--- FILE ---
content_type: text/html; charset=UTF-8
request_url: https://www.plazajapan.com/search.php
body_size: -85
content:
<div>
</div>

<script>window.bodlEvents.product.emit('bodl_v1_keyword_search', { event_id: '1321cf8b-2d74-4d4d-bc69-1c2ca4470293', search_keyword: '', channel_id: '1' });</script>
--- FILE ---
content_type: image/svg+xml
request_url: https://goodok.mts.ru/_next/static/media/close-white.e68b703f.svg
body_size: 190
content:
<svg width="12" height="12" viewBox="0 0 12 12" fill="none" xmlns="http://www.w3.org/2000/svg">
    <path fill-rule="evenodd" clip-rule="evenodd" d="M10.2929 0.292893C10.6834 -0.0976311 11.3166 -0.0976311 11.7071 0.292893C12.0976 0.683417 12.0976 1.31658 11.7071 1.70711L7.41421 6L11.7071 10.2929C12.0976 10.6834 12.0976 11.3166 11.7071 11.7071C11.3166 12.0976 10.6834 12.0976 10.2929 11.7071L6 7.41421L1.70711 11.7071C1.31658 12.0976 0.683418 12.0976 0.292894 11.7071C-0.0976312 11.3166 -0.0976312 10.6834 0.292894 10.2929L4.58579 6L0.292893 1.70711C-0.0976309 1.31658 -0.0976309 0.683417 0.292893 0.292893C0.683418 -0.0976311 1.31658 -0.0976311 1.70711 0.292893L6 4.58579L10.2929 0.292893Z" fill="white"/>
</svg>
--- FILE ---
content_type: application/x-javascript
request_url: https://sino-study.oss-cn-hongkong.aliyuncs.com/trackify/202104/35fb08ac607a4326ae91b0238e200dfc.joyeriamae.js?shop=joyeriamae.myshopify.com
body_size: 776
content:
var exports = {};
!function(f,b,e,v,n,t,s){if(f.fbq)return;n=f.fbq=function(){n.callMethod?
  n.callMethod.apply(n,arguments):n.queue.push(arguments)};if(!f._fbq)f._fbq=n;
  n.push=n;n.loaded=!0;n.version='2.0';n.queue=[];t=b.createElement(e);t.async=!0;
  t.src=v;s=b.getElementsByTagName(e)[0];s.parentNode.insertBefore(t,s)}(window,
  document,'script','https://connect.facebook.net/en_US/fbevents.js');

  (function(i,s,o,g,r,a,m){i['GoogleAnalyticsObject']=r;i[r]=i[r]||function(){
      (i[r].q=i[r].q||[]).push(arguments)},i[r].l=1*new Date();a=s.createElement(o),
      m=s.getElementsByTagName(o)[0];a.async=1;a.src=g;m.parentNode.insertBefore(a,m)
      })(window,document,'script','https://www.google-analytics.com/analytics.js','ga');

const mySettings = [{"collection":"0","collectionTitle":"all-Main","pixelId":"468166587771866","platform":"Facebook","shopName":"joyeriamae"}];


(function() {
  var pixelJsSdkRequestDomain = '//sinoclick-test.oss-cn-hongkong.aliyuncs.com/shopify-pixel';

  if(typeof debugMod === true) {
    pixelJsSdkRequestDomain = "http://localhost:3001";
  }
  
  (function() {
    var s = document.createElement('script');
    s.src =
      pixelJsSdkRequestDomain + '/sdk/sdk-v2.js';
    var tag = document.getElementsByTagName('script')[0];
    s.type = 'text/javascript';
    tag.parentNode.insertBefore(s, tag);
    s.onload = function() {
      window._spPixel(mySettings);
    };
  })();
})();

-=-=-

What you have to do.
Each record needs to be copied out again, letter for letter.

Exercise output.
--- FILE ---
content_type: text/html; charset=UTF-8
request_url: https://www.plazajapan.com/search.php
body_size: -85
content:
<div>
</div>

<script>window.bodlEvents.product.emit('bodl_v1_keyword_search', { event_id: '1321cf8b-2d74-4d4d-bc69-1c2ca4470293', search_keyword: '', channel_id: '1' });</script>
--- FILE ---
content_type: image/svg+xml
request_url: https://goodok.mts.ru/_next/static/media/close-white.e68b703f.svg
body_size: 190
content:
<svg width="12" height="12" viewBox="0 0 12 12" fill="none" xmlns="http://www.w3.org/2000/svg">
    <path fill-rule="evenodd" clip-rule="evenodd" d="M10.2929 0.292893C10.6834 -0.0976311 11.3166 -0.0976311 11.7071 0.292893C12.0976 0.683417 12.0976 1.31658 11.7071 1.70711L7.41421 6L11.7071 10.2929C12.0976 10.6834 12.0976 11.3166 11.7071 11.7071C11.3166 12.0976 10.6834 12.0976 10.2929 11.7071L6 7.41421L1.70711 11.7071C1.31658 12.0976 0.683418 12.0976 0.292894 11.7071C-0.0976312 11.3166 -0.0976312 10.6834 0.292894 10.2929L4.58579 6L0.292893 1.70711C-0.0976309 1.31658 -0.0976309 0.683417 0.292893 0.292893C0.683418 -0.0976311 1.31658 -0.0976311 1.70711 0.292893L6 4.58579L10.2929 0.292893Z" fill="white"/>
</svg>
--- FILE ---
content_type: application/x-javascript
request_url: https://sino-study.oss-cn-hongkong.aliyuncs.com/trackify/202104/35fb08ac607a4326ae91b0238e200dfc.joyeriamae.js?shop=joyeriamae.myshopify.com
body_size: 776
content:
var exports = {};
!function(f,b,e,v,n,t,s){if(f.fbq)return;n=f.fbq=function(){n.callMethod?
  n.callMethod.apply(n,arguments):n.queue.push(arguments)};if(!f._fbq)f._fbq=n;
  n.push=n;n.loaded=!0;n.version='2.0';n.queue=[];t=b.createElement(e);t.async=!0;
  t.src=v;s=b.getElementsByTagName(e)[0];s.parentNode.insertBefore(t,s)}(window,
  document,'script','https://connect.facebook.net/en_US/fbevents.js');

  (function(i,s,o,g,r,a,m){i['GoogleAnalyticsObject']=r;i[r]=i[r]||function(){
      (i[r].q=i[r].q||[]).push(arguments)},i[r].l=1*new Date();a=s.createElement(o),
      m=s.getElementsByTagName(o)[0];a.async=1;a.src=g;m.parentNode.insertBefore(a,m)
      })(window,document,'script','https://www.google-analytics.com/analytics.js','ga');

const mySettings = [{"collection":"0","collectionTitle":"all-Main","pixelId":"468166587771866","platform":"Facebook","shopName":"joyeriamae"}];


(function() {
  var pixelJsSdkRequestDomain = '//sinoclick-test.oss-cn-hongkong.aliyuncs.com/shopify-pixel';

  if(typeof debugMod === true) {
    pixelJsSdkRequestDomain = "http://localhost:3001";
  }
  
  (function() {
    var s = document.createElement('script');
    s.src =
      pixelJsSdkRequestDomain + '/sdk/sdk-v2.js';
    var tag = document.getElementsByTagName('script')[0];
    s.type = 'text/javascript';
    tag.parentNode.insertBefore(s, tag);
    s.onload = function() {
      window._spPixel(mySettings);
    };
  })();
})();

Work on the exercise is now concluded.